- Eine deutliche Mehrheit im britischen Unterhaus hat sich für das umstrittene Binnenmarktgesetz von Premier Boris Johnson ausgesprochen.
- Die Abstimmung war ein erster Stimmungstest zum Gesetz.
- In einer Woche soll das Unterhaus definitiv darüber abstimmen.
340 der Abgeordneten votierten am Montagabend für das Gesetz, mit dem Johnson Teile des gültigen Brexit-Deals ändern will. 263 stimmten dagegen. Ein Antrag der Opposition, um das Gesetz zu stoppen, war zuvor mehrheitlich abgelehnt worden.
Die Abstimmung gilt als Stimmungsbarometer: In den kommenden Tagen geht die Debatte über den Gesetzesentwurf weiter und erst in einer Woche steht die entscheidende Abstimmung an. Danach muss das Gesetz noch das Oberhaus passieren.
Emotionale Debatte
Doch bereits am Montag kochten die Emotionen im Parlament hoch: «Was für eine Inkompetenz! Was für ein gescheitertes Regieren!», empörte sich etwa der Abgeordnete der oppositionelle Labour-Partei, Ed Miliband, zu einem kopfschüttelnden Regierungschef.

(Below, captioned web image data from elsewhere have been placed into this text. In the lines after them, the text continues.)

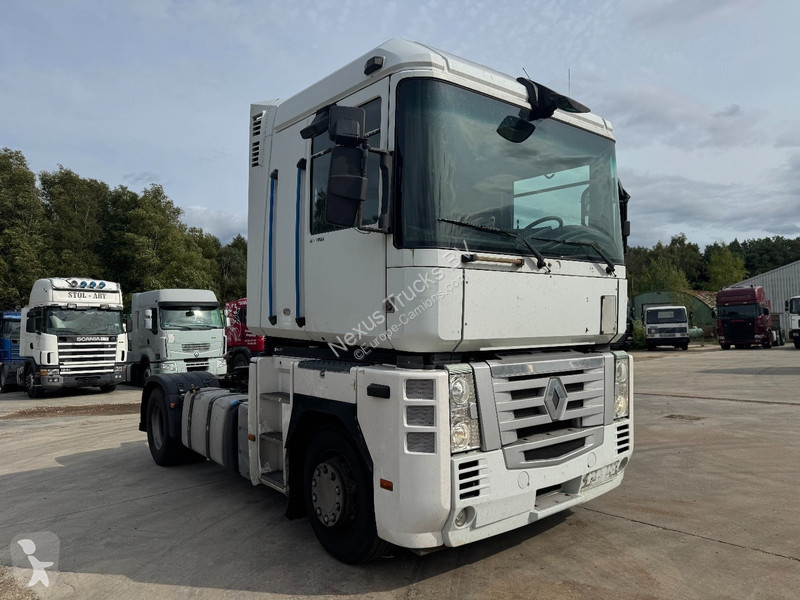 Tractor Renault 460 DXI (BON ETAT / GOOD...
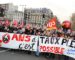 France : grève massive contre la réforme de la retraite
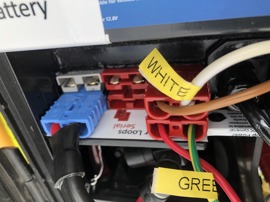 Early transmitter connectors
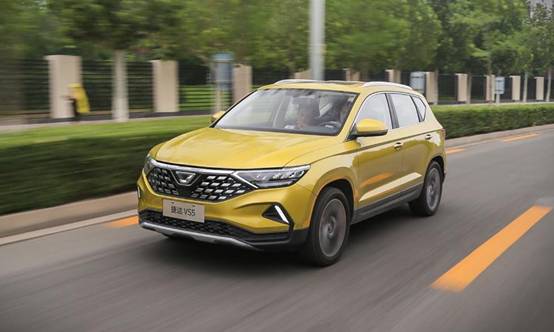 10万预算买SUV 缘何多数人都选它?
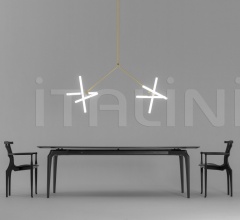 Стул с подлокотниками GAULINO CHAIR Стул с подлокотниками GAULINO CHAIR фабрика BD Barcelona Design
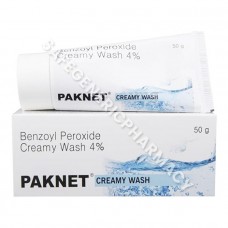 Paknet Creamy Wash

Es gebe nur eine Person, die für all das verantwortlich sei – Boris Johnson selbst. Dieser verteidigte sein Gesetz in der Debatte hingegen erneut als «Sicherheitsnetz», das notwendig sei, um die Beziehung zwischen Nordirland und dem Rest Grossbritanniens zu schützen.
Johnson verfügt über eine Mehrheit von 80 Stimmen im Unterhaus, in der Abstimmung hatte seine Regierungsfraktion am Montagabend eine Mehrheit von 77 Stimmen – und das, obwohl sich zuvor etliche führende Parteimitglieder, darunter auch konservative Ex-Premierminister wie David Cameron und John Major, klar von dem Gesetz distanziert hatten.
EU spricht von Rechtsbruch
Der Premierminister will mit dem Binnenmarktgesetz den 2019 mit der Europäischen Union vereinbarten Austrittsvertrag in wesentlichen Punkten ändern. Dabei geht es konkret um Sonderregeln für das britische Nordirland, die eine harte Grenze zum EU-Staat Irland und neue Feindseligkeiten dort verhindern sollen.
Für die EU handelt es sich bei Johnsons Vorstoss um einen Rechtsbruch. Brüssel forderte London daher auf, bis Ende September einzulenken. Kritiker befürchten, dass das geplante Gesetz der Todesstoss für den Handelsvertrag sein könnte, der die künftigen Wirtschaftsbeziehungen neu regeln soll. Nach dem Ende der Brexit-Übergangsphase droht ohne Vertrag ein harter Bruch mit Zöllen und hohen Handelshürden.